• _Work instruction_:
The lines from the one containing "Basic semantics" through the last line below, both ends included, must be reproduced exactly, with no pictures.

• _Information provided_:
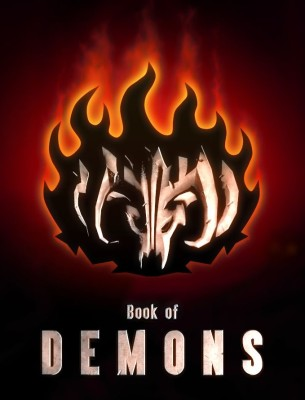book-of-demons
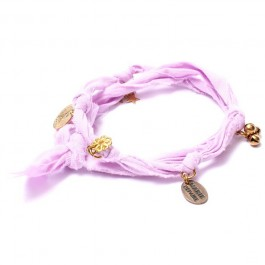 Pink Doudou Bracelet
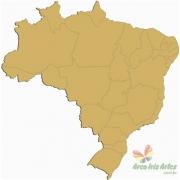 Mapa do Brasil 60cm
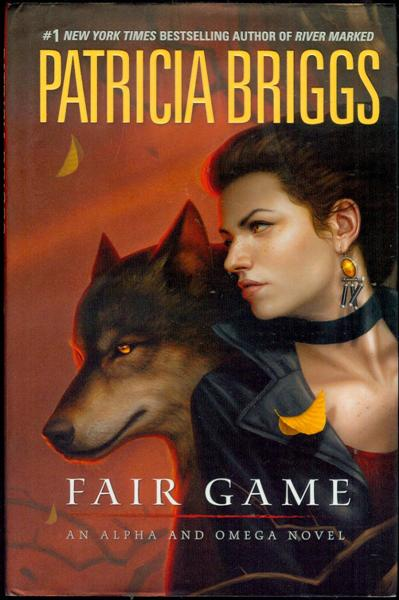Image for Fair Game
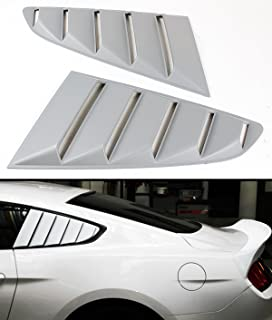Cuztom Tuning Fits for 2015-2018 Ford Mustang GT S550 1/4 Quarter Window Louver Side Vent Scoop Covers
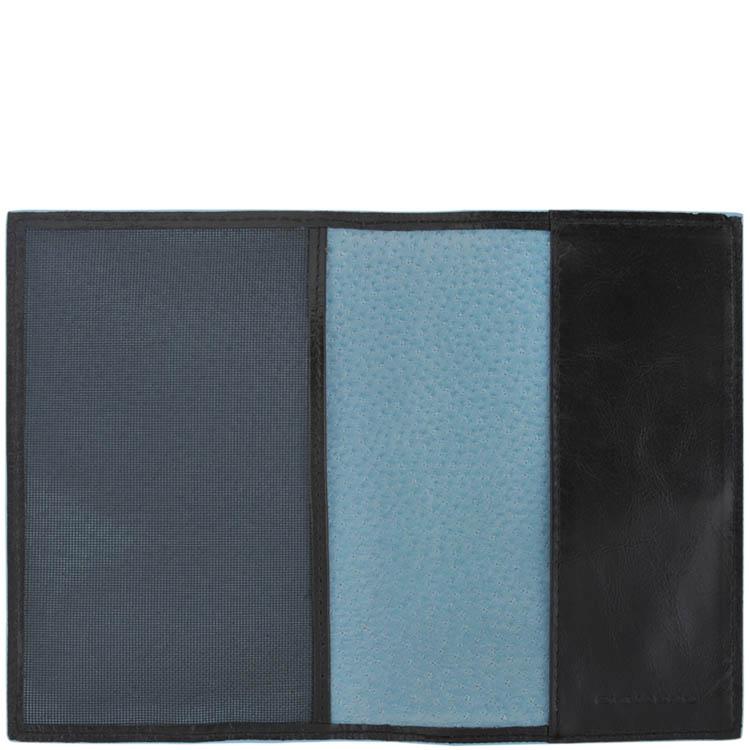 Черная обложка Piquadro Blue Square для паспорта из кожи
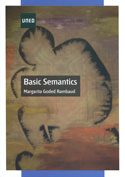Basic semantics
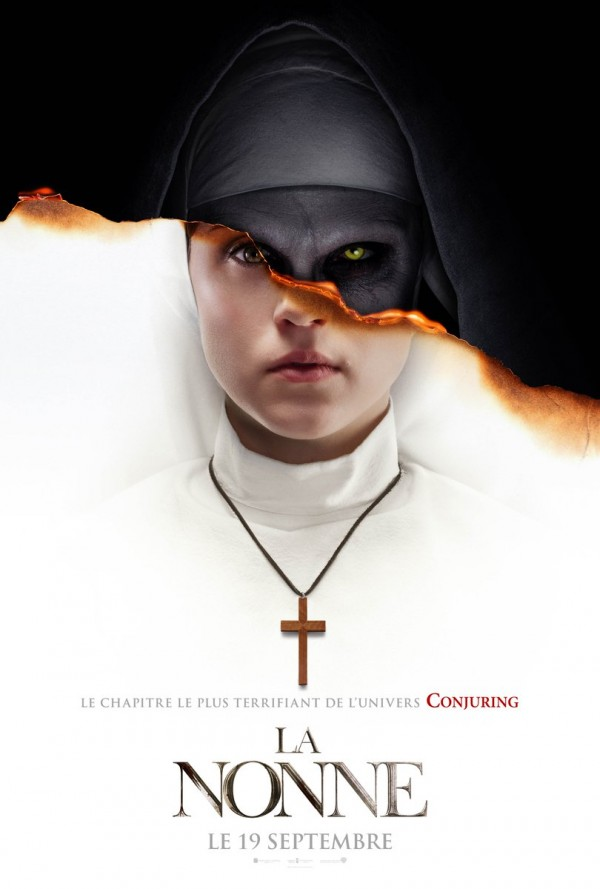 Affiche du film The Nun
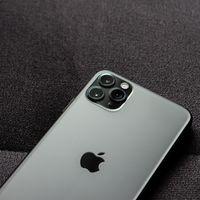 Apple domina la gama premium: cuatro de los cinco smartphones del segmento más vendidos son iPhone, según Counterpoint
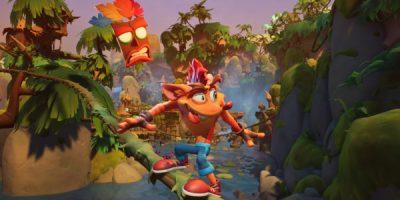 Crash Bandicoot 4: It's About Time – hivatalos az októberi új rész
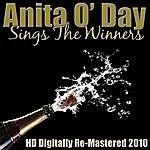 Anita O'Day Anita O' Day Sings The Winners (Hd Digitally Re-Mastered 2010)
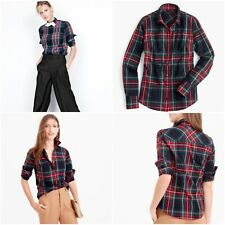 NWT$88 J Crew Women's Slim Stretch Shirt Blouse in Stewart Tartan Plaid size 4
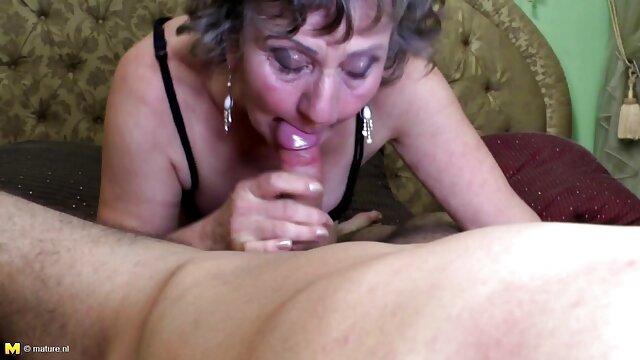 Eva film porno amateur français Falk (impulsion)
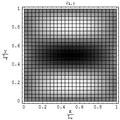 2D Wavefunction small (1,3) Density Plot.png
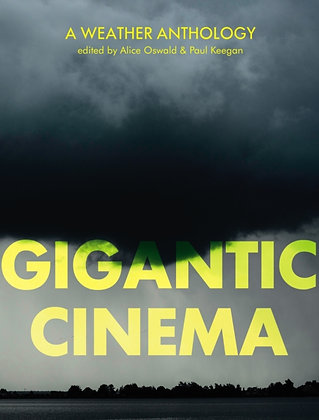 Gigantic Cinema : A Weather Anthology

• _Answer to the exercise_:
Basic semantics
 Affiche du film The Nun
 Apple domina la gama premium: cuatro de los cinco smartphones del segmento más vendidos son iPhone, según Counterpoint
 Crash Bandicoot 4: It's About Time – hivatalos az októberi új rész
 Anita O'Day Anita O' Day Sings The Winners (Hd Digitally Re-Mastered 2010)
 NWT$88 J Crew Women's Slim Stretch Shirt Blouse in Stewart Tartan Plaid size 4
 Eva film porno amateur français Falk (impulsion)
 2D Wavefunction small (1,3) Density Plot.png
 Gigantic Cinema : A Weather Anthology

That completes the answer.